In a separate study, guinea pigs were actively sensitized and challenged by allergen as previously described (30). Briefly, guinea pigs were given three intraperitoneal injections of ovalbumin (OVA, 10 mg/kg) every 48-hour. Three weeks after the last injection, guinea pigs were exposed to aerosolized antigen (0.1% OVA) in a plastic chamber for 2-10 minutes depending on the development of dyspnea. The OVA was dissolved in 0.9% saline and delivered using a nebulizer driven by compressed air. As control, sensitized-animals were exposed for 10 minutes to aerosolized 0.9% saline by the same technique. The guinea pigs were closely monitored for signs of any allergic responses such as gasping or increased respiratory rate. Once guinea pigs developed such responses, they were removed and allowed to breathe ambient air. Animals were euthanized by CO2 inhalation and exsanguination 2-hour after OVA-challenge. Two additional groups of sensitized animals received intravenous injection of either BAY-u3405 (DP2 receptor antagonist, at a dose of 5 mg/kg, Cayman Chemical, MI) or BW A868C (DP1 antagonist, at a dose of 0.1 mg/kg, Cayman Chemical, MI) 30 mins prior to OVA-challenge. The doses of antagonists in the present study were selected according to previous reports (12, 13).
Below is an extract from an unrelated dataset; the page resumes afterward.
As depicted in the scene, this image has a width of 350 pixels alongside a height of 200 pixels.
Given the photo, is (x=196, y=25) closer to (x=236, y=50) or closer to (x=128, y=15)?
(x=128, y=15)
Animals were sacrificed 2 hours after OVA-challenge by CO2 inhalation and exsanguination.

Tissue Preparation

Esophageal segments were fixed in 10% formalin and embedded in paraffin (FFPE). Sections of 5 μm were cut, mounted on Superfrost Plus glass slides (Fisher Scientific), and stained with Hematoxylin and Eosin (H-E). For immunofluorescent-staining, the esophagus was first fixed in 4% formaldehyde in phosphate-buffered saline (PBS) overnight at 4 °C. The tissues were rinsed in PBS and cryoprotected with 18% sucrose in PBS for 18-24 hours. The tissues were then covered with optimal cutting temperature (OCT) mounting medium and frozen on dry ice. The segments of the esophagus were cut in serial cross-sections of 12-μm-thickness using a cryostat, collected on silane-coated slides, and air-dried for 30 minutes.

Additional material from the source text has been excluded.